---------- Record set

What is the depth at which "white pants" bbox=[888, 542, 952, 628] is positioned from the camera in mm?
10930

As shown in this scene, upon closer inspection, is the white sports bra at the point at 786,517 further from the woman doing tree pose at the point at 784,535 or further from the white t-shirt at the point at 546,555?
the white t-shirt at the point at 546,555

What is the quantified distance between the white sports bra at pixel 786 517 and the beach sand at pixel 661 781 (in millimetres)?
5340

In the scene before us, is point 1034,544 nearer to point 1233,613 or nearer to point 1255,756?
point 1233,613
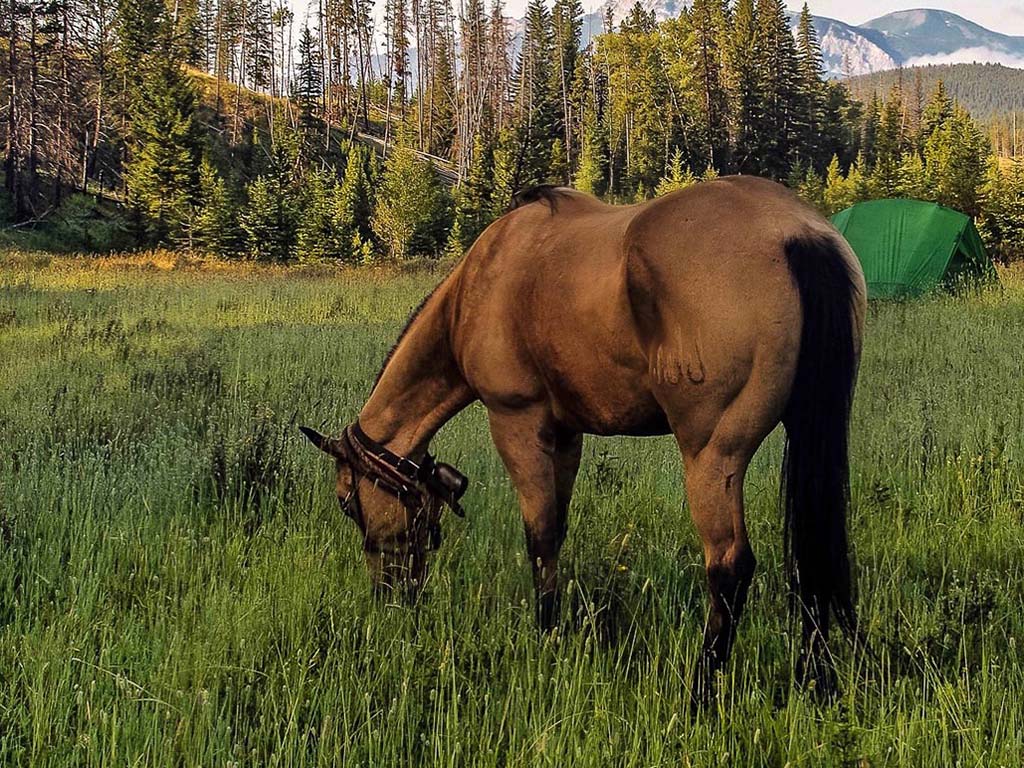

--------------------

### What needs to be done
Write out every line of the items above as a numbered list, skipping blank lines and leaving out the picture.

### Exercise response
1. What is the depth at which "white pants" bbox=[888, 542, 952, 628] is positioned from the camera in mm?
2. 10930
3. As shown in this scene, upon closer inspection, is the white sports bra at the point at 786,517 further from the woman doing tree pose at the point at 784,535 or further from the white t-shirt at the point at 546,555?
4. the white t-shirt at the point at 546,555
5. What is the quantified distance between the white sports bra at pixel 786 517 and the beach sand at pixel 661 781 (in millimetres)?
6. 5340
7. In the scene before us, is point 1034,544 nearer to point 1233,613 or nearer to point 1255,756?
8. point 1233,613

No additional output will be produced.